• EXERCISE DETAILS:
Rewrite the items starting at the line that contains "Taking a look, is" and ending at the last line of the items, substituting "Looking closely" for "Taking a look" and keeping everything else the same.

[Recorded data]
===============

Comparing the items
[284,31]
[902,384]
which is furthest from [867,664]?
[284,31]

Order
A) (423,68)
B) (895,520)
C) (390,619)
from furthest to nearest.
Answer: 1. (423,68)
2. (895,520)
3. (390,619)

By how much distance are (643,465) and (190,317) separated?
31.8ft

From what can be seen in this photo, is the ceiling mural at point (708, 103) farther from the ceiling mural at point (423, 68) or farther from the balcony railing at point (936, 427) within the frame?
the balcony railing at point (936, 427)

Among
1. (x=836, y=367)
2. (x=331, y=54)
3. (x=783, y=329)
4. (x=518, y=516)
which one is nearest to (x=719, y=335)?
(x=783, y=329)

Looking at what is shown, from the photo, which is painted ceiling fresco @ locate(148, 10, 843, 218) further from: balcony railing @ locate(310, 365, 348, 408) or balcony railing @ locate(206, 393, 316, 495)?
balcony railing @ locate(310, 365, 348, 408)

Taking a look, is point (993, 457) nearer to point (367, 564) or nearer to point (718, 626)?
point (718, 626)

===============

• RESPONSE TO THE EXERCISE:
Looking closely, is point (993, 457) nearer to point (367, 564) or nearer to point (718, 626)?
point (718, 626)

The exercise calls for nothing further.